Hemangiosarcoma is one of those cancers that is much too aggressive. It's usually not diagnosed until after a dog collapses and dies. I had so many questions about whether or not to do the intravenous chemo I finally wrote them all down and had a one on one consult with the veterinarian who performed his splenectomy. It boiled down to (i) how far the cancer spread, based on the surgeon's eyewitness report of Barkey's organs, and (ii) whether intravenous chemo for Barkley's type of cancer (hemangio) would cause him undue suffering or increased bad days. We were lucky because the surgeon only found a tiny area of omentum affected, in addition to the spleen, meaning the cancer had not spread to other organs. He also assured me that the drug of choice for treating hemangio, Doxorubicin, was tolerated very well by most dogs and they would blood test Barkley before each of the 5 sessions to make sure he could tolerate a treatment. It was my understanding that dogs handle chemotherapy so much better than humans and do not suffer the same intense side effects, generally. I've read about other dogs' experiences on this forum and I concluded that the type of chemotherapy drug used and the combination of drugs may make a difference in a dog experiencing side effects. It seems to me, just based on what I've read, that dogs undergoing chemotherapy for lymphoma have greater issues with the chemotherapy drugs because a combination of drugs are used and one of them has a reputation for causing nausea...just my impressions though, take it for what it is worth!

We were told that we could always stop it at any point and go with an oral chemotherapy regimine if we believed the side effects were too adverse for him. We elected to do the intravenous chemotherapy--one session, and reassess after each session.

Barkley had zero side effects from the chemotherapy. Zilch, none. In fact he was more energetic and very hungry after each session. I often wondered if they forgot to do it after he got home.

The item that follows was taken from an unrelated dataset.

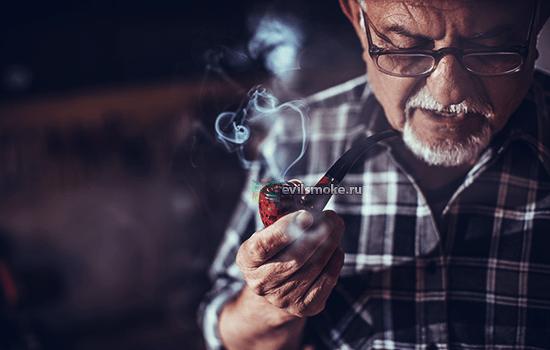 Фото - Дедушка курит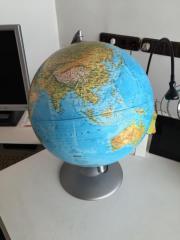Globus beleuchtet 30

It's always a gamble, and in Barkley's case, while he tolerated the drugs very well he was also aging. He also suffered an extreme sensitivity to the pollens that spring, probably because his immune system was compromised from the splenectomy. At one point an unrelated anal tumor was discovered and he also developed nosebleeds, either an independent nasal carcinoma (hemangio ususally does not spread to the nasal cavity though it is possible). He finished his 5th session, was doing well, despite the nosebleeds, when his tail suddenly stopped wagging. He held it limp too--highly unusual. We assumed it was a condition called dead tail, or limp tail but when it didn't improve after 2 to 3 days I took him in for an evaluation. We got a total shocking diagnosis and one that totally changed his quality of life: a total ACL tear. He was basically crippled and his chances of recovery from that were almost nil, given he was not a candidate for surgery. We suspect his other ACL tore just a couple of days later. At that point he was suffering and we knew the time had come. We decided at that point to let him go, on his 12 year, 11 month birthday. 

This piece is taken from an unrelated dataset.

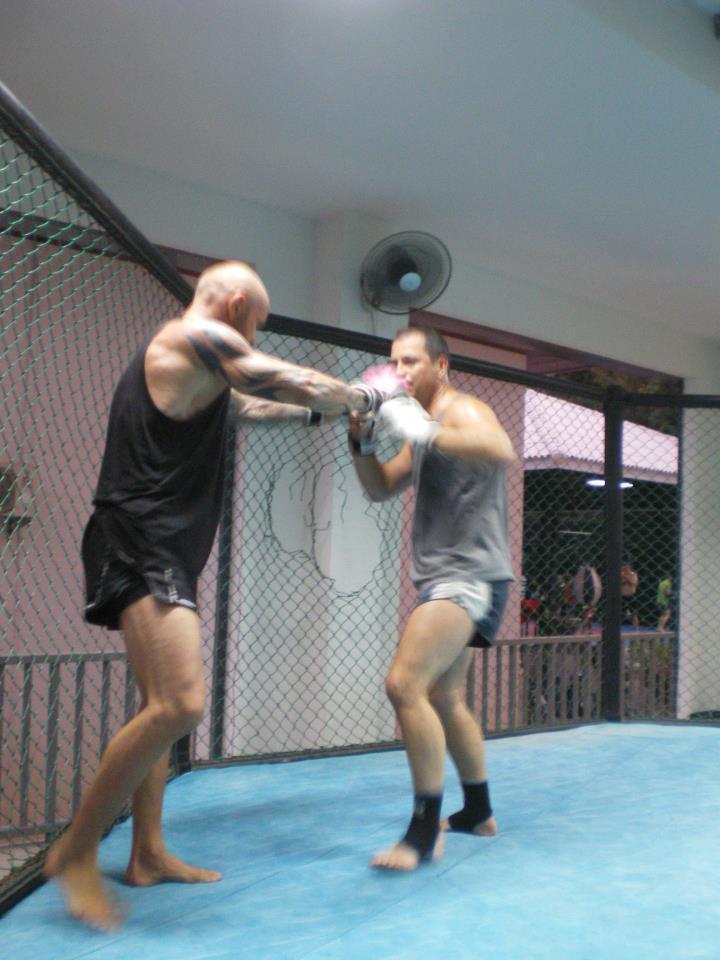 Mon sparring-partner: Préparation combat (KHO SAMUI)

In retrospect it's all a gamble. I feel the chemotherapy probably weakened his bones, joints and ligaments and contributed to the ACL tear, though I have no proof. He was a very happy boy until those last 4 days, and his quality of life was excellent. 

The decision to undergo chemotherapy is entirely personal. Only you can decide what is best. My best advice is to go with your heart and really put Bentley's quality of life first and foremost in the decision, followed by how extensive his cancer has already spread. It's so difficult and my heart goes out to you.


----------



## BayBeams (Jan 3, 2010)

Dallas Gold said:


> I am so sorry to hear about Bentley's diagnosis. We did do chemotherapy for Barkley's hemangiosarcoma, but only after a lot of research and a ton of questions with our vet. I will detail our experience, but it is really unique to dealing with hemangiosarcoma, not other cancers, which use different therapies and also involve different levels of pain for the dog.
> 
> Hemangiosarcoma is one of those cancers that is much too aggressive. It's usually not diagnosed until after a dog collapses and dies. I had so many questions about whether or not to do the intravenous chemo I finally wrote them all down and had a one on one consult with the veterinarian who performed his splenectomy. It boiled down to (i) how far the cancer spread, based on the surgeon's eyewitness report of Barkey's organs, and (ii) whether intravenous chemo for Barkley's type of cancer (hemangio) would cause him undue suffering or increased bad days. We were lucky because the surgeon only found a tiny area of omentum affected, in addition to the spleen, meaning the cancer had not spread to other organs. He also assured me that the drug of choice for treating hemangio, Doxorubicin, was tolerated very well by most dogs and they would blood test Barkley before each of the 5 sessions to make sure he could tolerate a treatment. It was my understanding that dogs handle chemotherapy so much better than humans and do not suffer the same intense side effects, generally. I've read about other dogs' experiences on this forum and I concluded that the type of chemotherapy drug used and the combination of drugs may make a difference in a dog experiencing side effects. It seems to me, just based on what I've read, that dogs undergoing chemotherapy for lymphoma have greater issues with the chemotherapy drugs because a combination of drugs are used and one of them has a reputation for causing nausea...just my impressions though, take it for what it is worth!
> 
> ...


Dallas Gold, this was such a well thought out and considerate response to the OP's query, that must have brought back some painful memories. I thank you for all of us who have been or are going down this cancer road.


----------



## Karen519 (Aug 21, 2006)

*Bonnie*

Bonnie

Just checking in on Bentley and you.
Prayers coming!


----------



## BajaOklahoma (Sep 27, 2009)

Recognize that you are not looking for a cure, just a longer quality of life. The fact that multiple organs are involved makes it harder, not impossible. Everyone reacts differently.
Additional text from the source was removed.